Note that both mjx-script tags have the save 'vertical-align' value and content, and so they should be positioned the same. Unfortunately, not all browsers are very accurate about these things, and so they don't always produce exactly the same positioning. There is very little MathJax can do about that. Here's what I see for this example in your jsFiddle as well as in my own pages:

which is nicely aligned for me. When the base is not a single letter (like if it were a letter with a superscript already), then the position may be different but for plain letters, they should all line up. That should also be true for subscripts, as long as they either all have no superscript or all have a superscript.

NSoiffer commented 2 years ago

Let me lead with that I'm not a chemist and haven't taken a chemistry course in decades, so I blew it with the structure/semantics of \ce{SO4^2-} and mmultiscripts.

@mhchem wrote:

My counter argument: There is a reason that chemistry books in Braille use a different (shorter) notation for chemistry than they do for generic math.

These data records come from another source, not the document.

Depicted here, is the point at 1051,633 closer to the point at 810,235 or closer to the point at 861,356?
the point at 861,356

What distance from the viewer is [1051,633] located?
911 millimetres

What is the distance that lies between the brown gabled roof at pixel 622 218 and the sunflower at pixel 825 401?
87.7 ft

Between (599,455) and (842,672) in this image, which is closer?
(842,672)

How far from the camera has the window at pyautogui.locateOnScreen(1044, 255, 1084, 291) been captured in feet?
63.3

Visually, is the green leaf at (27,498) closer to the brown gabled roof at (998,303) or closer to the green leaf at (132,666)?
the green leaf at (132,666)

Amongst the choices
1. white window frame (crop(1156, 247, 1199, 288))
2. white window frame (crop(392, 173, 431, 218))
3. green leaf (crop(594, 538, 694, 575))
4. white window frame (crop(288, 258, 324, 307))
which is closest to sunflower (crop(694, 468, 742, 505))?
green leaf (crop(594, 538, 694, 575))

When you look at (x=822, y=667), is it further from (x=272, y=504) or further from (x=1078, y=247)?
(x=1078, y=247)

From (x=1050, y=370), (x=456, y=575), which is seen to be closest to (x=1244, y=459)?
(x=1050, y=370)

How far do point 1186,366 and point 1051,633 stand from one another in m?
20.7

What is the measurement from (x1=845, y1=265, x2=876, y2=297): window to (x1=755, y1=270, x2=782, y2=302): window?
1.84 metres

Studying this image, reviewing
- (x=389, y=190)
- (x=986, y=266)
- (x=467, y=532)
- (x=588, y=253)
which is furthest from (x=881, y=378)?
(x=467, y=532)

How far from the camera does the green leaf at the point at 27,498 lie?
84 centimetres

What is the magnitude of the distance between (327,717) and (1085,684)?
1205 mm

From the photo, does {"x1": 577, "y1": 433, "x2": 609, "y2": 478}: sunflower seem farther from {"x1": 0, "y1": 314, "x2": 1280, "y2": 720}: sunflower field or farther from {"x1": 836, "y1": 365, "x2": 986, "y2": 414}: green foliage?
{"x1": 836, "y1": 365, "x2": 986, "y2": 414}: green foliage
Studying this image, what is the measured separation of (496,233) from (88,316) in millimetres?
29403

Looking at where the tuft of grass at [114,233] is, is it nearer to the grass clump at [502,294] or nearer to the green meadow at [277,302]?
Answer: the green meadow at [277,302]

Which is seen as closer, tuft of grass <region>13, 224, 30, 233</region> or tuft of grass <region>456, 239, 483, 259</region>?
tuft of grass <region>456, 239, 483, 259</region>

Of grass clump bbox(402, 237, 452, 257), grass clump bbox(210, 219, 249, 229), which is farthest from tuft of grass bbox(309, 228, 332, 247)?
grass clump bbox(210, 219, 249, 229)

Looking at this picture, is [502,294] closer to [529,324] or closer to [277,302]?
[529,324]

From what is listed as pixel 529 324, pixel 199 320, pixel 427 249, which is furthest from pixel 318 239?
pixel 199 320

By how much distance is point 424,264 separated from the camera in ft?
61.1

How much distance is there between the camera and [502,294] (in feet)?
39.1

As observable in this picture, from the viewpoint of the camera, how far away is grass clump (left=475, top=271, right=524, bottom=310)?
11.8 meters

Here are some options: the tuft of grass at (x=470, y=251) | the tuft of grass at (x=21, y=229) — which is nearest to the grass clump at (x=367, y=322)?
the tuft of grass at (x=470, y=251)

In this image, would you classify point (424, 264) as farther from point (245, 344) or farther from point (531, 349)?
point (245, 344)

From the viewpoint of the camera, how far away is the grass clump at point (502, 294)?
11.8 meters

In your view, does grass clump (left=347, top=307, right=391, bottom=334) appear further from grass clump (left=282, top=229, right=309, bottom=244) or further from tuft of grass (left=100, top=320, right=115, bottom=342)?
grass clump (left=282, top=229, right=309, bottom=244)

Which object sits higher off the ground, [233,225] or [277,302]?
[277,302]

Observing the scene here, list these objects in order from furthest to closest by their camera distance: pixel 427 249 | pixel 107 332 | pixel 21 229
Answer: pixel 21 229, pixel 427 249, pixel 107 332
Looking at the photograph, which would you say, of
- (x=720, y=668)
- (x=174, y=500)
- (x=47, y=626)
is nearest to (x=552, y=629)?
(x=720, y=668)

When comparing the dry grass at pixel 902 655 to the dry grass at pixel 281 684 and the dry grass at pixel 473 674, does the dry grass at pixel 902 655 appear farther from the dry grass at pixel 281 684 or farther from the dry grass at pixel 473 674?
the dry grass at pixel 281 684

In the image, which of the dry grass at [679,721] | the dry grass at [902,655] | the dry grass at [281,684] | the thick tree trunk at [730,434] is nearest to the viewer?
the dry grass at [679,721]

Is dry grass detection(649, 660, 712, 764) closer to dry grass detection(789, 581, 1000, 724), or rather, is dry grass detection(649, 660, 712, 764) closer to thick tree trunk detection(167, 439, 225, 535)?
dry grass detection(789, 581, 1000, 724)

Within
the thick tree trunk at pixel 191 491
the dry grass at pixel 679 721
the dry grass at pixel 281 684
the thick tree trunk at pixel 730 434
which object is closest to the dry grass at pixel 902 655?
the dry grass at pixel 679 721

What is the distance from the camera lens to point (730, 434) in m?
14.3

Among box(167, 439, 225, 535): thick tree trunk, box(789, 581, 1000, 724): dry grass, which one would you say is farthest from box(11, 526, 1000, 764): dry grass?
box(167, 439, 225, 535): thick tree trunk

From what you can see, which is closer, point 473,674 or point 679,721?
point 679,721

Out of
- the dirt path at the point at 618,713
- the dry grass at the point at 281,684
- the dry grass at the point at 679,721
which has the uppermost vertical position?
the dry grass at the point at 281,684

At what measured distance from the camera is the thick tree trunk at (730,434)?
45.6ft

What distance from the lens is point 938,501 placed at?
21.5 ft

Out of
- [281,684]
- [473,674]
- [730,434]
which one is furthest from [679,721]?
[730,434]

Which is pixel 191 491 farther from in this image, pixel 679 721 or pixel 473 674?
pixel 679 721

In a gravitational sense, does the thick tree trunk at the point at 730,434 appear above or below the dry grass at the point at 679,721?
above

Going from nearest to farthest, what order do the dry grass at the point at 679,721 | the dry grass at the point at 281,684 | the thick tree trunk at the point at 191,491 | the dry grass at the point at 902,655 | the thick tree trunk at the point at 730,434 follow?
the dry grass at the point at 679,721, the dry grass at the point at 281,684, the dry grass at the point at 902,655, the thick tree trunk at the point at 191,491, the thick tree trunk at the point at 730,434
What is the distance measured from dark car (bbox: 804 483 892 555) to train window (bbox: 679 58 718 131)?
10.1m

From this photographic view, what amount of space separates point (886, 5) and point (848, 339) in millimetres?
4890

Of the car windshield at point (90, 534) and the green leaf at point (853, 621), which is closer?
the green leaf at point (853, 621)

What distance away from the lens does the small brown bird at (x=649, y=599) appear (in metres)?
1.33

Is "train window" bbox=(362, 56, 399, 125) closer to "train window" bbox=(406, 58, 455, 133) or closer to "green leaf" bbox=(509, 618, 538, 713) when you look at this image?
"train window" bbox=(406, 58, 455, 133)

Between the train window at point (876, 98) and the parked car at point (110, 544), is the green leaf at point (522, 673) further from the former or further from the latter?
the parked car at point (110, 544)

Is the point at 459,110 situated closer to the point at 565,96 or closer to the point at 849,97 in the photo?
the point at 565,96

The only reference I found for changes to Nemeth for chemistry is one that shortens some arrows and adds some symbols. It doesn't change the rules for sub/superscripts (Nemeth does have a special rule/shortcut for numeric subscripts). For UEB, the guidelines don't change the output for chemistry at all. I've implemented both in MathCAT, but not the arrow modifications for chemistry. Recognizing chemistry is needed first, and that is what I'm working on. If you saw a reference that I missed, please let me know.

As with @dpvc, I don't see a difference for the A^8 O^8 example you provided -- the superscripts are aligned on both Chrome and Firefox in windows for me.

@dpvc wrote:

One can get the same effect visually with {\mathrm{O}_4^{}}^{2-}, though this will probably mess up accessibility.

Works fine for MathPlayer, but your mileage may vary with other math-to-speech transforms as they tend to be more simplistic (as is apparently JAWS with mphantom).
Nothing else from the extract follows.